Only days after the World Trade Center collapsed on top of the evacuated New York Coffee Exchange, obliterating the most important coffee auction in the Western Hemisphere, traders moved into backup office space across the East River and quickly put the exchange back in business.
At first, all was not well. Trading was limited to just 90 minutes, and the low ceilings in the building that is the exchange's temporary headquarters make the trading pits as noisy as the elevated subway that rumbles overhead in Long Island City, Queens. But order was restored with impressive speed, and contracts for most of the US$18 billion of coffee consumed annually in the US were bought and sold at the same volume as before.
Trying as it was, responding to the crisis in the coffee exchange may have been the easy part of handling the crisis in coffee.
The price of raw coffee -- in decline for several years -- plummeted to a record low last week. The fall has been dizzying. Futures contracts on the coffee exchange, the benchmark for prices around the world, had been as high as US$7.32 a kilo, in May 1997. But last Monday, they bottomed out at US$1.02 a kilo, then rose slightly. And the future looks no brighter.
Bountiful rainfall in coffee-growing regions of South America is expected to help produce a record coffee harvest of more than 44 million bags next year in Brazil, the largest coffee-growing country in the world. Each bag weighs 60kg.
The emergence of Vietnam as a major coffee producer contributes to the oversupply. The Vietnamese government has helped farmers in the central highlands plant coffee trees by the thousands. A minor coffee exporter just a decade ago, Vietnam will swamp the market with 12 million bags of generally low-quality coffee this year, which could drive prices to new lows.
"Coffee is dead," said Dov Blumenthal, a trader whose pit name on the trading floor of the coffee exchange is Bear. He said the absence of frost, floods or other natural disasters in South America, good news for the people there, spells disaster for the oversupplied coffee industry. "I've never seen things as bad as this," he said.

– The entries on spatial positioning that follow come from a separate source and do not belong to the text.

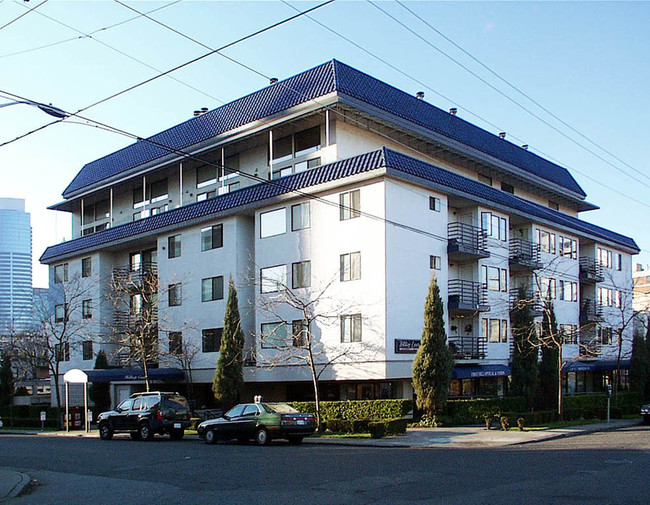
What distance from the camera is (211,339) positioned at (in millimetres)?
40656

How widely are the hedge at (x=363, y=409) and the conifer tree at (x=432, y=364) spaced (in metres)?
0.84

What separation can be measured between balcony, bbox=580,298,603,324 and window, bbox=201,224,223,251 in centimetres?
2630

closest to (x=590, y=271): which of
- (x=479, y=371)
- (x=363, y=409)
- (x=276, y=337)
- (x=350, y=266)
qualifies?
(x=479, y=371)

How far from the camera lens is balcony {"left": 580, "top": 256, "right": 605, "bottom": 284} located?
50.8 metres

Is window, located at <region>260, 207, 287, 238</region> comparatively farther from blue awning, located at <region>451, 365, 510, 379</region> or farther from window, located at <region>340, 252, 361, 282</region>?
blue awning, located at <region>451, 365, 510, 379</region>

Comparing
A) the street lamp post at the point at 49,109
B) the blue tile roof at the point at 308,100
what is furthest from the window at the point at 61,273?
the street lamp post at the point at 49,109

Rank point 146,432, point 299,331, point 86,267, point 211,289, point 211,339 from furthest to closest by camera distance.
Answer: point 86,267 → point 211,289 → point 211,339 → point 299,331 → point 146,432

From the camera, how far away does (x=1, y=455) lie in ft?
78.5

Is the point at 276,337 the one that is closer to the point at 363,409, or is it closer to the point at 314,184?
the point at 363,409

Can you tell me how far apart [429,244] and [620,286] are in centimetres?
2757

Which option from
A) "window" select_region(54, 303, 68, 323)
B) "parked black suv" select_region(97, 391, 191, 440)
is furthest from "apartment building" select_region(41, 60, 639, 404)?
"parked black suv" select_region(97, 391, 191, 440)

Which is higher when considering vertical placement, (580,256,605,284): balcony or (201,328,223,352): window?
(580,256,605,284): balcony

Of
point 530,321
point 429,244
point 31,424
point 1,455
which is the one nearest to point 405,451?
point 1,455

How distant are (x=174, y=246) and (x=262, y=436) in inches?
818
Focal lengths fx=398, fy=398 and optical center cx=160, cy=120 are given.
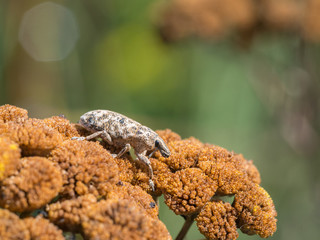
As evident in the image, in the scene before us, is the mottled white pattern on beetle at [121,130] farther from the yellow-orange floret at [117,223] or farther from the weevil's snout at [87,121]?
the yellow-orange floret at [117,223]

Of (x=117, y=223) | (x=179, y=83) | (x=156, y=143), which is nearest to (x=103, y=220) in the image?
(x=117, y=223)

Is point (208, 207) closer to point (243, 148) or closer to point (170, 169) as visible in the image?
point (170, 169)

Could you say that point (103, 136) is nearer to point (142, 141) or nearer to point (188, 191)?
point (142, 141)

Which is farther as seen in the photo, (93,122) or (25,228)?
(93,122)

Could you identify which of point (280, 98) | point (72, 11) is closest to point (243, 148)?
point (280, 98)

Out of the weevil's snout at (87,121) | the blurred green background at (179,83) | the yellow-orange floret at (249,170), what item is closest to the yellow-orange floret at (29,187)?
the weevil's snout at (87,121)

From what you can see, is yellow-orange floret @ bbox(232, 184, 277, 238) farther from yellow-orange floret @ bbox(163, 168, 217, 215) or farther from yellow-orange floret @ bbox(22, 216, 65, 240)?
yellow-orange floret @ bbox(22, 216, 65, 240)

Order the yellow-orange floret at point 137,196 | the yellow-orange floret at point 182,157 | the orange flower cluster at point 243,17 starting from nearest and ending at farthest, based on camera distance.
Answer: the yellow-orange floret at point 137,196, the yellow-orange floret at point 182,157, the orange flower cluster at point 243,17
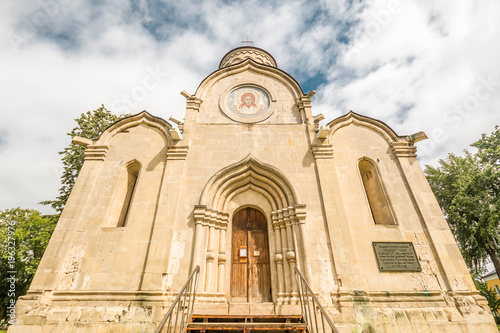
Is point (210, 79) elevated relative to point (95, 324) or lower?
elevated

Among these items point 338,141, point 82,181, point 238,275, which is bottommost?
point 238,275

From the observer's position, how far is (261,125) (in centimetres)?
899

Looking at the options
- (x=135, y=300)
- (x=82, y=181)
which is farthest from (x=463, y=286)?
(x=82, y=181)

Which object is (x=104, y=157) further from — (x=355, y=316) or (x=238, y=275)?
(x=355, y=316)

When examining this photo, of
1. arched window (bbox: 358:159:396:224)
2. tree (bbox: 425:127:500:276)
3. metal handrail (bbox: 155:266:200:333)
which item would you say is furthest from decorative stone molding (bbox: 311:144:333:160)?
tree (bbox: 425:127:500:276)

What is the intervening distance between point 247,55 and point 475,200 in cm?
1602

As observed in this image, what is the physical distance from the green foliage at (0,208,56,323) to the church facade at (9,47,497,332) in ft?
43.7

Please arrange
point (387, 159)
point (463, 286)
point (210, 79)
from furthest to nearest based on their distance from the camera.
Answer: point (210, 79) < point (387, 159) < point (463, 286)

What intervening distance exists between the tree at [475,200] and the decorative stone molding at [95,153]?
18.5 m

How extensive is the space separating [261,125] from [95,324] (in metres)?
7.71

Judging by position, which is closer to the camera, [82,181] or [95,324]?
[95,324]

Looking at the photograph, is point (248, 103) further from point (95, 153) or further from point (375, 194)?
point (95, 153)

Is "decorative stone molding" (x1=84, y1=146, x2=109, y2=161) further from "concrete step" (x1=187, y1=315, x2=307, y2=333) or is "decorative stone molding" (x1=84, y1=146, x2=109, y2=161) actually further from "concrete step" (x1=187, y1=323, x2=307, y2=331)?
"concrete step" (x1=187, y1=323, x2=307, y2=331)

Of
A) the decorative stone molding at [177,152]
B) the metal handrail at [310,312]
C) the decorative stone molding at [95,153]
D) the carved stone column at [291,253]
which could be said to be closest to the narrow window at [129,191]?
the decorative stone molding at [95,153]
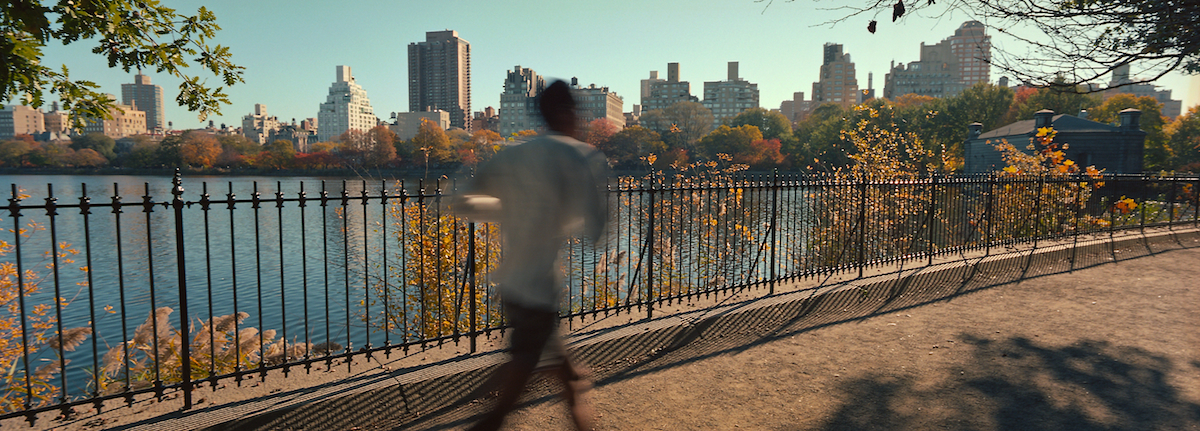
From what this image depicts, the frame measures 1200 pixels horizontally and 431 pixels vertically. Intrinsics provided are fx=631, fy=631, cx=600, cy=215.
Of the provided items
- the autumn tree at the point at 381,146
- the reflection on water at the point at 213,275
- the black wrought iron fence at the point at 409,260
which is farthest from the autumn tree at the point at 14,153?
the black wrought iron fence at the point at 409,260

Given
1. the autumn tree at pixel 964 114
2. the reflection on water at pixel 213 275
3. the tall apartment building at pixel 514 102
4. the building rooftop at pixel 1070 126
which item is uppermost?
the tall apartment building at pixel 514 102

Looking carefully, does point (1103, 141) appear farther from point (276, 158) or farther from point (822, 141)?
point (276, 158)

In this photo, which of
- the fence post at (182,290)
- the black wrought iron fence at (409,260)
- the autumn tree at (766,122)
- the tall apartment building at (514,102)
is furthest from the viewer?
the tall apartment building at (514,102)

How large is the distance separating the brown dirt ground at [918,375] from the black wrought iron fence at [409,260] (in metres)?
0.98

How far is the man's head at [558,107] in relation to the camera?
3566 mm

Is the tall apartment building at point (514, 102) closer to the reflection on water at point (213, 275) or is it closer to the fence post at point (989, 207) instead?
the reflection on water at point (213, 275)

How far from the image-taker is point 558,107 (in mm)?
3574

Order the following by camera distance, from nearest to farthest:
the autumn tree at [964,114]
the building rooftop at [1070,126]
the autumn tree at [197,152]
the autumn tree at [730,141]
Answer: the building rooftop at [1070,126] → the autumn tree at [964,114] → the autumn tree at [197,152] → the autumn tree at [730,141]

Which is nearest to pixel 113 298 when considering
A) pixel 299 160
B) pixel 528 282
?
pixel 528 282

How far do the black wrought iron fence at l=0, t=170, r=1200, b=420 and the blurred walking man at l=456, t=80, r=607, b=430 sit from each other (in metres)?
0.50

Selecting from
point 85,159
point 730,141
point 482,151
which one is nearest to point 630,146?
point 730,141

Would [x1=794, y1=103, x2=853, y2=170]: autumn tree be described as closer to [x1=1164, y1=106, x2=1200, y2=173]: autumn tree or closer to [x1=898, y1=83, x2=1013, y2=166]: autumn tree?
[x1=898, y1=83, x2=1013, y2=166]: autumn tree

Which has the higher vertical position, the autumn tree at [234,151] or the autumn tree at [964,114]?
the autumn tree at [964,114]

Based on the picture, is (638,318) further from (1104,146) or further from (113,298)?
(1104,146)
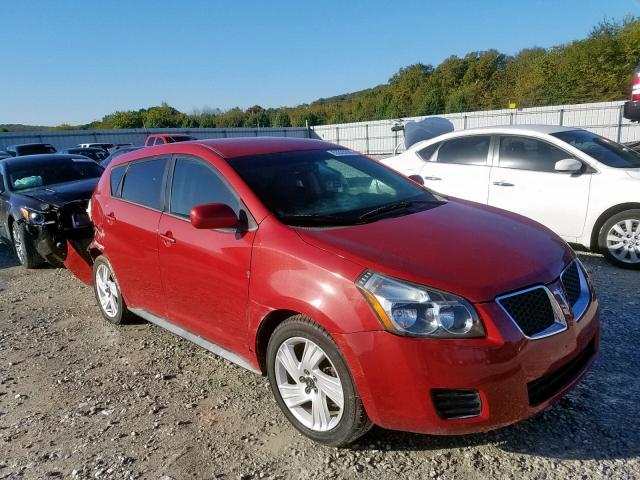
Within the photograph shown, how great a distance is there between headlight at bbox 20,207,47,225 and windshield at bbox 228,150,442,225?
397 cm

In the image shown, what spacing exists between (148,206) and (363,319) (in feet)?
7.68

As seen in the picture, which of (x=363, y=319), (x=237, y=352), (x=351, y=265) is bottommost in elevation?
(x=237, y=352)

The glut could prolong the boom-bust cycle that has haunted coffee for decades. As prices fall, farmers stop fertilizing and pruning trees. Eventually, they may yank out trees, reducing future supply. An unexpected frost or hurricane could wipe out the crop, causing shortages that would push prices sharply higher.
For now though, crumbling prices are causing havoc in the coffee-producing countries, which are on the verge of shutting down the cartel they formed a few years ago to control supplies and support prices. The impact on countries like Nicaragua and Ivory Coast has been devastating, as many farmers sell coffee at less than the cost of production. Some have to choose between starvation and switching to other crops, including illicit harvests like coca.
To the dismay of US consumers, the price collapse has not made its way to supermarket shelves. Prices for the most familiar brands -- including Folgers, Maxwell House, Chock Full O' Nuts and Nescafe -- which account for more than 65 percent of the retail market in the US, have dropped only slightly.
According to Information Resources, a market research company based in Chicago that tracks sales nationwide, the cost of a can of one brand, Yuban, is selling for US$3.77 a pound, only US$0.16, or 4 percent, less than it was in January last year. But the price of green coffee has been slashed by about 50 percent during that time.